第9話

 真澄は仕方ないなとため息をついたあと悠雀に聞いた。


「まぁ祥くんのことはあとで咎めるとして……これでくだんの事件は終わりでいいですね」


「うん。あとは彼らの仕事だ、ってもういないし」


 後々、真澄に説教されることを憂鬱に思いながら祥介は周りを見るが、いつの間にかシルトの三人は消えていた。

 そこまで見届けたあと、雪華は何も言わずに去って行く。雪華、と一度呼ぶが振り向くこともしなかった。


「相変わらず孤高を生きてるね、あの子は。仏頂面は可愛くないのに」


 面白そうに悠雀が言う。


「もう少し、あなたの軽薄さを教えたら良かったんじゃないですか。紫崎先生」


「教えたつもりなんだけどねぇ」


 真澄の嫌味に悠雀は肩をすくめて見せるだけだった。

 

 悠雀は雪華に霊術を教えた師匠にあたる男だ。

 祥介と真澄の師匠は祥介の母親である桐谷蓮華きりたにれんかである。何故、雪華の母親でもある蓮華が霊術を彼女に教えていないか。それは簡単な話で、もう最悪と言っていいほどに二人は仲が悪いからだった。

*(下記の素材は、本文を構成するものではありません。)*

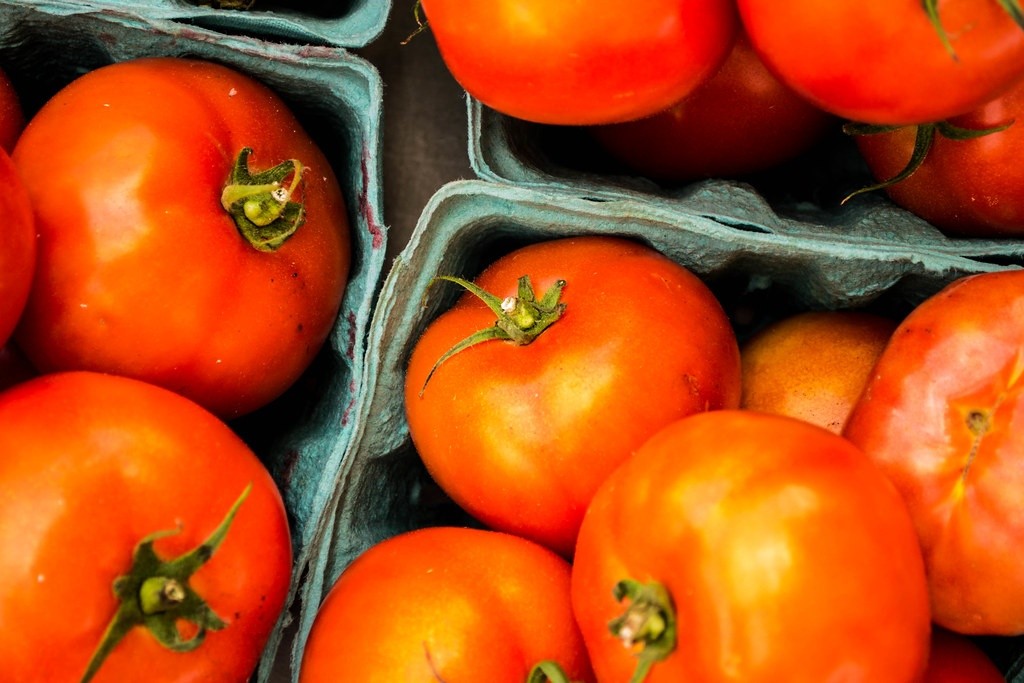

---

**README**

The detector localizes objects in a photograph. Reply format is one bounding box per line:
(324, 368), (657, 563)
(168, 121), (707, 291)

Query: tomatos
(0, 1), (1024, 682)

 ロンドンに滞在している蓮華はたまに日本に帰ってくるが、二人は会話もしなければ、眼も合わせない始末なのである。好きの反対は無関心なんて言葉があるがあの二人を見ていると言い得て妙だった。


 喧嘩の原因は雪華が霊術師になることを蓮華が反対しているかららしいのだが、詳しい経緯は祥介も知らなかった。


「あー……じゃあ俺も帰ります」


 真澄は追求せずに頷いてみせる。いつもからかってくる悠雀も今日だけは大人しい。

 祥介たちは全員、同じマンションに住んでいるので別々に帰っても行き先は同じなのだが、今日の夜だけどうしても一人になりたかった。

 もしかすると、雪華も同じだったかもしれない。彼女も四月一日という今日の日付には思うところがあるはずだから。


 小さく頭を下げて、祥介はその場をあとにする。去り際、悠雀が「良い夢が見れるといいね」と言ったが聞こえていないふりをした。

 夢は見ない。四月一日の夜は絶対に。


 誰もいない、静かな街を歩く。

 路地を抜けて大通りに出ても人の姿はなかった。騒ぎにならないように悠雀が人払いの結界を敷いているからだ。どれだけの距離があるかわからないが今、この限定された空間のなかにいるのは祥介たちだけだった。

 繁華街は煌びやかな灯りを主張し続けているが音はなかった。無音の光だけが灯る世界は、心地よくもあれば奇妙で落ち着かなくもある。

 

 空には霞んだ光を放つ満月が照らしている。まるで針で空を一突きしたような光で回りの星は僅かにも見えなかった。

 十年前の四月一日。日本史上に名を刻んだ大規模な災害が起こった。死者二千人以上を出しながらも原因不明と言われた大災害。祥介と雪華はあの地獄を生き残った数少ない被災者である。


 他愛もない嘘が飛び交う日に起きた悲劇。誰もが嘘であれと願った現実。


 世間ではあの災害を『エイプリルフールの惨劇』と呼んでいた。


 そして。


「俺が……親父を殺した日、か」


 どれだけ足を進めても、どこにもたどり着けない気がした。

 それは延々と回り続ける時計の針のように、盤の上をいつまでも歩いている気分だった。

 いつまで俺はここにいるのだろう。

 いつまで、俺はここにいていいのだろう。祥介は自嘲的な笑みを浮かべて家路を進んでいった。




 そんな祥介から推定にして二百メートル先。誰もいないはずのビルの屋上。

 

 そこに立っていた銀髪の少女の視線に、祥介が気付くことはなかった。